(Beginning of Page text)

# Ants in cork bark



## Ninja13 (Feb 10, 2013)

Hi, I recently purchased a crestie and today decided to change the tank around. I put some new cork bark in which I got from a reptile shop this morning. Made the tank look amazing then 4 hours later I went to see how the little guy was getting on and there were loads of ants crawling round. They were black with red heads, I have emptied the tank and put the wood in the freezer, does anyone know what these are or how to kill them?

Thanks


----------



## AntsEngland (Feb 10, 2013)

Hi, from your description (black with red heads) & that they live in wood, They most likely are a Southern European Ant called Crematogaster Scutellaris - http://www.mariodiges.com/fotos/Insectos/Crematogaster scutellaris.jpg

if only you had kept the colony I would love to have a colony of Crematogaster  

anyway,I hope this helped :2thumb:


----------



## Ninja13 (Feb 10, 2013)

Thank you, that looks like them. Are they dangerous?

If I find anymore, I'll let you know!!


----------



## RubyTiger (Dec 12, 2012)

I also put my cork bark in boiling water to rid of any critters :2thumb:


----------



## AntsEngland (Feb 10, 2013)

*Crematogaster Scutellaris*

They can be dangerous. especially to reptiles as these ants can shoot Formic Acid from there abdomen which could potentially blind a reptile


----------



## Ninja13 (Feb 10, 2013)

Oh no, I looked in the freezer this morning and got 23 dead in there, I looked at them closely and I'm pretty sure that's what they are. I'm worried in case they one back! Thank you for your help.

(End of Page text)

» **Goal of the exercise**
Print the part of the thread about ants in cork bark from "Oh no, I looked" to "for your help.", word for word.

(Beginning of Records provided)

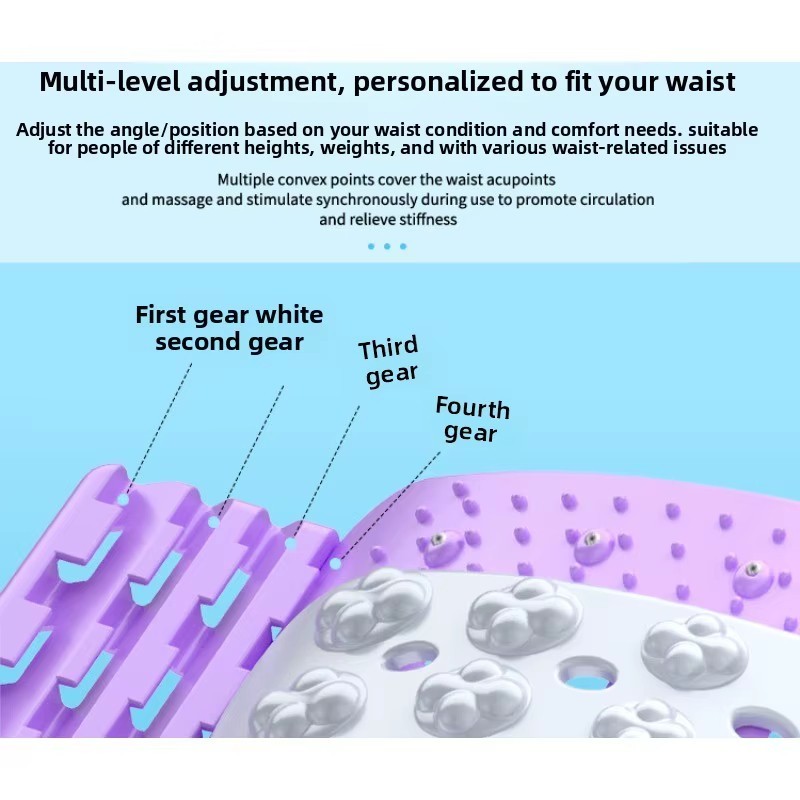 Multi-level adjustment, personalized to fit your waist

Adjust the angle/position based on your waist condition and comfort needs. suitable for people of different heights, weights, and with various waist-related issues

Multiple convex points cover the waist acupoints and massage and stimulate synchronously during use to promote circulation and relieve stiffness

First gear white second gear

Third gear

Fourth gear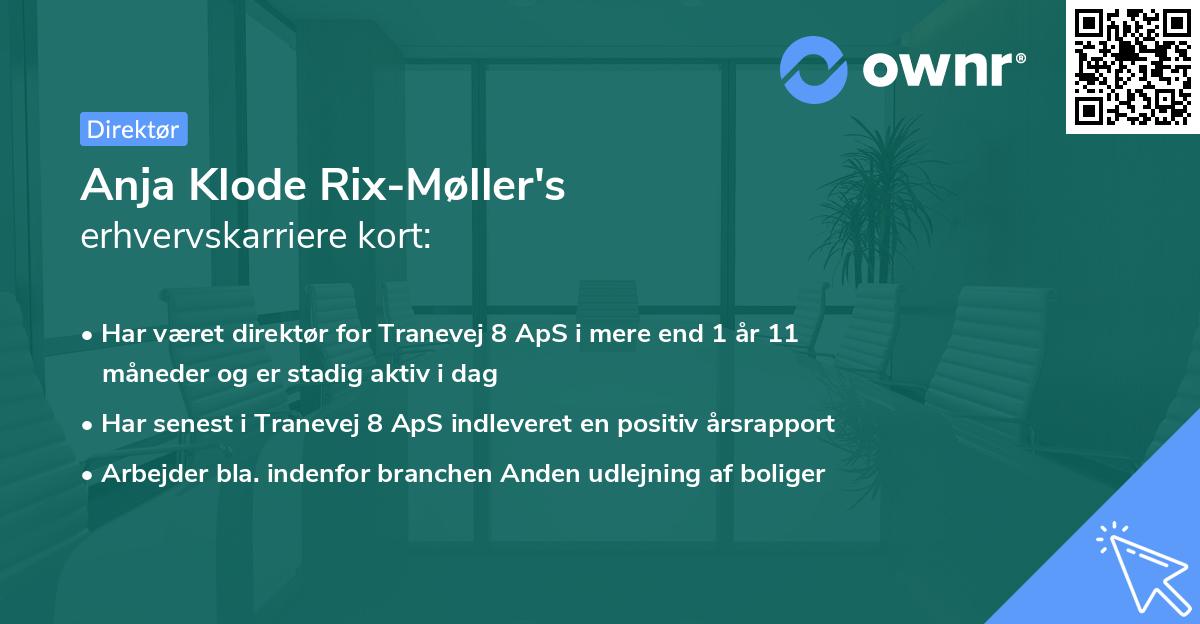 ownr®

Direktør

Anja Klode Rix-Møller's erhvervskarriere kort:

• Har været direktør for Tranevej 8 ApS i mere end 1 år 11 måneder og er stadig aktiv i dag

• Har senest i Tranevej 8 ApS indleveret en positiv årsrapport

• Arbejder bla. indenfor branchen Anden udlejning af boliger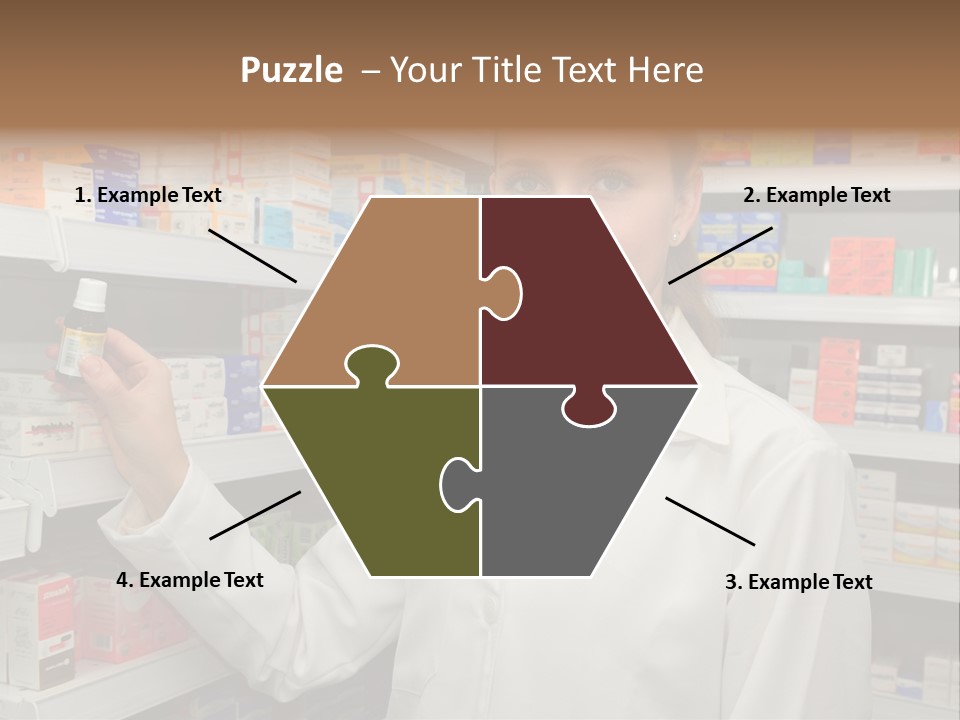 Puzzle – Your Title Text Here

1. Example Text

2. Example Text

4. Example Text

3. Example Text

(End of Records provided)

» **Task solution**
Oh no, I looked in the freezer this morning and got 23 dead in there, I looked at them closely and I'm pretty sure that's what they are. I'm worried in case they one back! Thank you for your help.